Adolf Hitler, ( 1889- 1945 )
Treatment of Romanies in Christian Europe mirrors the treatment
of the other non-Christian minorities, most notably the Jews.
The main difference is that the Romanies did not arrive in Europe
until the Middle Ages. Christians followed the traditional series
of actions: restriction of marriage and other civil rights,
black propaganda, special dress codes, restrictions under purity
(later known as racial hygiene) laws, accusations of witchcraft,
flogging, branding and mutilation, forcible removal of children,
condemnations to slavery, forcible expulsion, selected execution
and ultimately mass extermination.
One of the earliest cases of action being taken against Romanies
is apparently by Vlad the Impaler, better known as Dracula and
less well known as a Roman Catholic convert. He transported
12,000 people, probably Romanies, “who looked like Egyptians”
for slave labour. In 1496 the Reichstag in Landau and Freiburg
declared Romanies to be traitors to Christian states and carriers
of the plague. They were vermin on the otherwise healthy Christian
body. It was widely believed that Romany blacksmiths had forged
the nails used to crucify Jesus. In 1500 the Augsburg Reichstag
also declared Romanies to be traitors to Christian states and
accused them of witchcraft. During the sixteenth century almost
all European states introduced laws against the Romanies, generally
Under Edward VI a law was introduced in England requiring Roma
to be seized and branded with a “V” on their breast
and then enslaved for two years. Escapees were to be branded
with an “S” and enslaved for life. Lutherans found
Romanies as objectionable as Catholics did. A Swedish archbishop
decreed in 1560 that Romani children should not be christened
and that the Romani dead should not be buried. In 1563 the Council
of Trent, which Roman Catholics hold to be an infallible authority,
affirmed that Romanies are debarred from becoming priests. Five
years later Pope Pius V ordered the expulsion of all Romanies
from the domain of the Catholic Church.
Romany children were often forcibly taken from their families
to be raised by more acceptable Christian foster families. Sometimes
this was explicitly authorised by official decree, as for example
1710 when Prince Adolf Frederick of Mecklenburg-Stelitz ordered
that all Romanies be flogged, branded, deprived of their children
and expelled, and executed if they returned. Children under
the age of ten were to be given to Christian families. In 1726
Charles VI decreed that Romani men should all be killed instantly.
Women and children were to have their ears cut off and flogged
all the way to the border.
The nineteenth century saw improvements but Christian authorities
around Europe continued to remove Romani children from their
parents and foster them with practicing Christian families.
In some areas the practice continued into the twentieth century.
Romanies were classified as “degenerates” and “social
deviants”. In Switzerland in 1926 an organization called
Pro Juventute started systematically removing effectively
kidnapping Romany children. The children were given new
identities and placed in Christian foster homes. The following
year the Czech authorities initiated a similar programme.
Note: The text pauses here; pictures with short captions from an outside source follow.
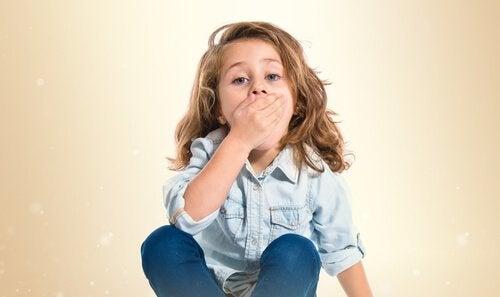 Bambina che si copre la bocca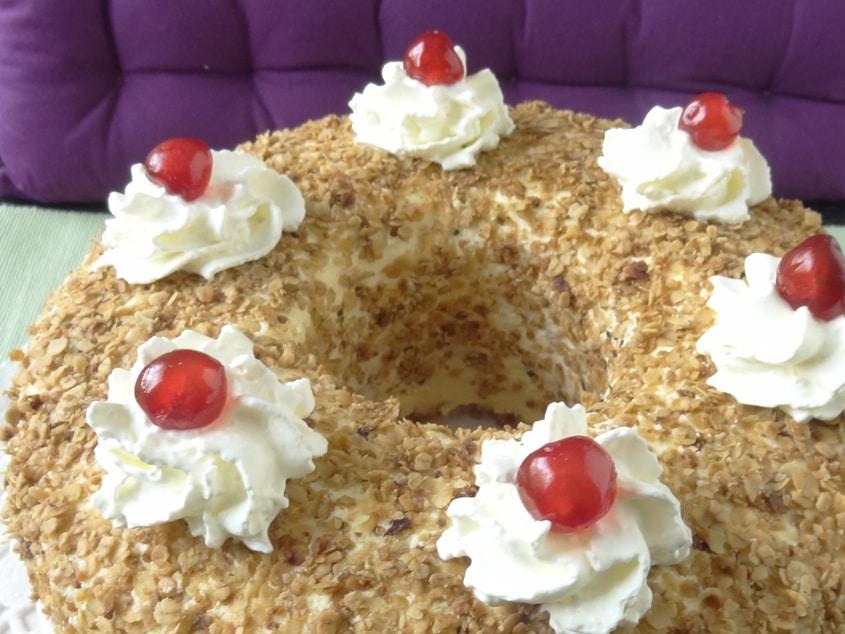 Frankfurter Kranz - Biskuit Torte mit Vanille Buttercreme und Beerengelee {www.dasweissevomei.com}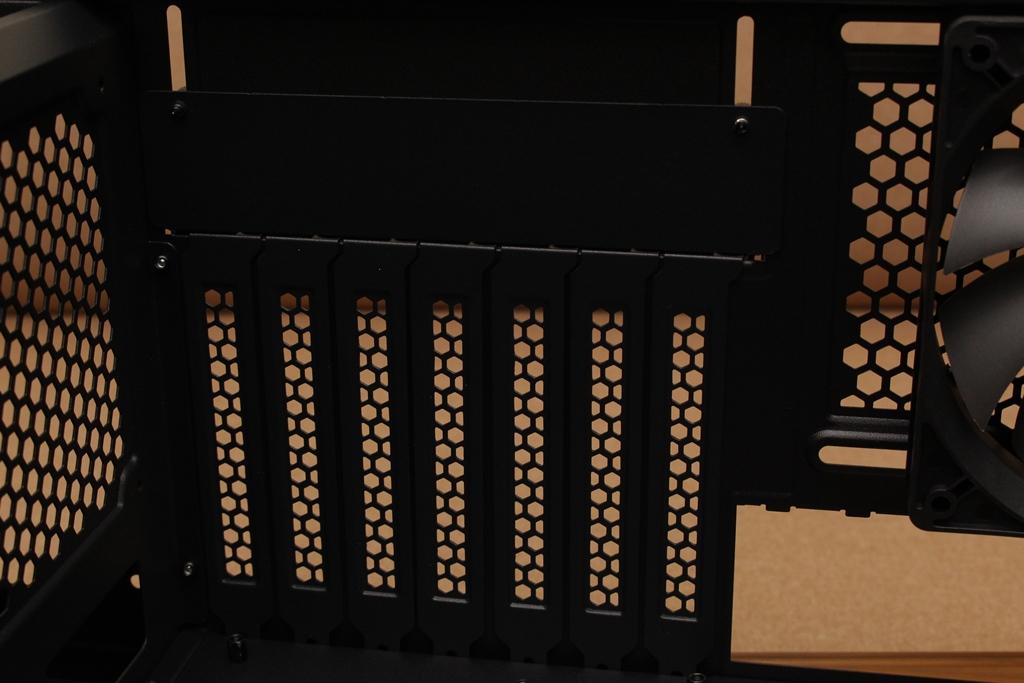 安鈦克Antec P10 FLUX靜音機殼-獨創F-LUX風流架構,靜冷再升級5048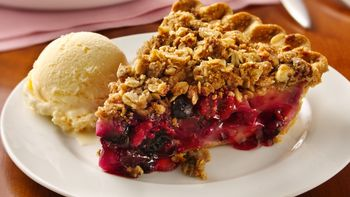 Berry-Pear Crisp Pie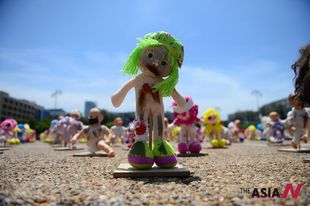 'Abused' dolls displayed to arouse public awareness of child abuse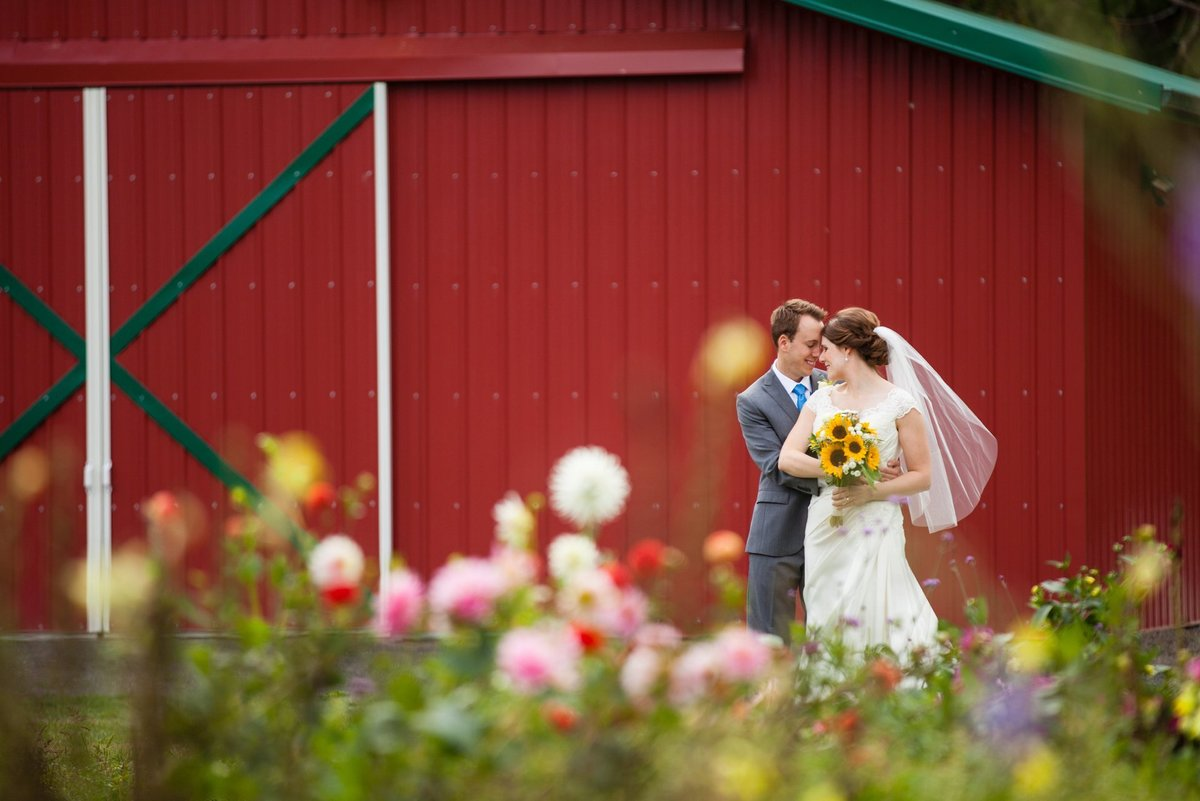 souther-wedding-in-flower-farm
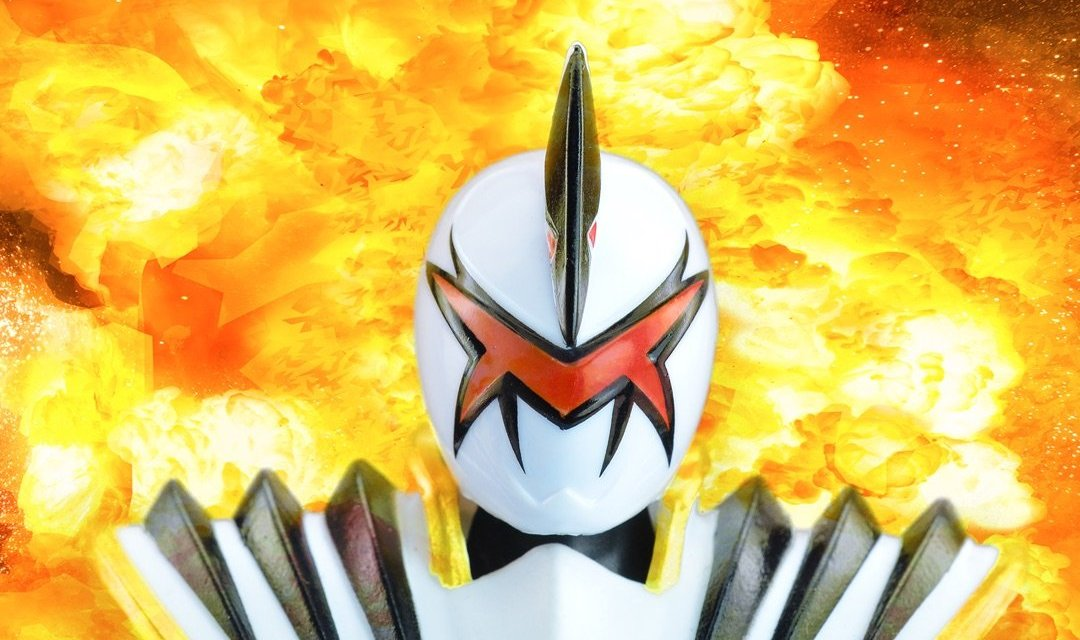 The Lightning Collection's White Dino Thunder Ranger Helmet Repaint Is A Significant Improvement Over The Original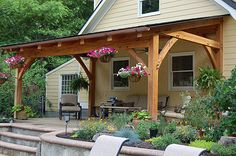 Pergola Terrasse Plante - - - Pergola With Roof Garage Doors Patio Roof, Backyard Patio, Porch Roof Design, Front Porch Pergola, Patio Awnings, Pergola Carport, Porch Designs, Side Porch, Pallet Patio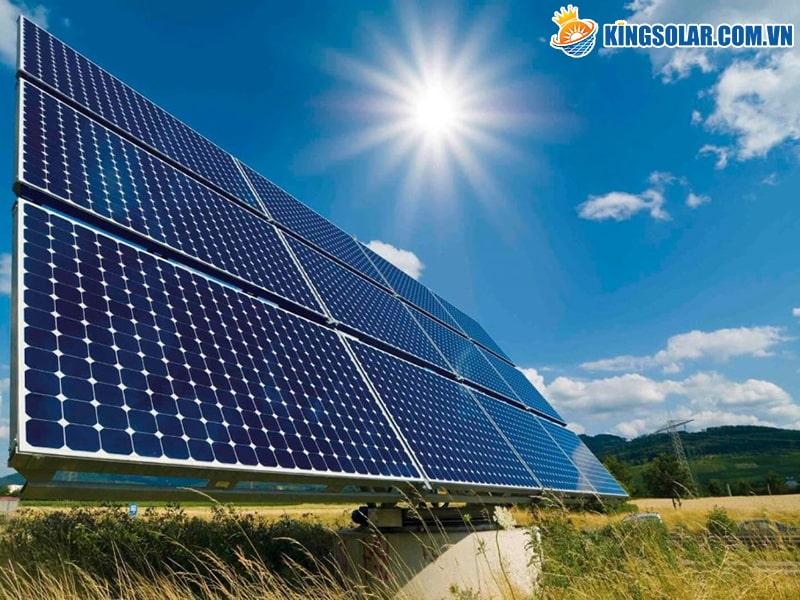 Điều chỉnh độ nghiêng của tấm pin năng lượng mặt trời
Perhaps stimulated into action by the Swiss, in the 1930's the Nazi regime revived the full range of traditional Christian
measures against the Romanies. Mixed marriages were prohibited
by a new citizenship law (Reichsbürgergesetz)
of 15 th September 1935. Civil rights were restricted just two
days later. The following year on March 7th voting rights were
restricted. Internment started soon afterwards. Official papers
of the period use traditional Christian language, for example
describing the Romany people as “a plague”. On 16
th March 1936 voting rights were removed altogether. By 1940
internment camps for Romanies were in use in France and Austria.
Romanies, like Jews, were obliged to wear traditional Christian
“badges of shame”. In Buchenwald Romani children
were used to test the efficacy of Zyklon-B gas crystals. Soon
mass exterminations would begin, and not just in Germany. In
September 1941 the SS carried out mass killing of Romanies and
Jews in the Ukraine, and more mass killings took place in Yugoslavia
the same year. In 1943 Himmler ordered all Romani camps to be
closed, which in practice meant that all internees were to be
executed. It is estimated that up to 1,500,000 Romanies were
killed during the period 1939-1945 all of them by Christian
soldiers in Christian armies attended by Christian chaplains.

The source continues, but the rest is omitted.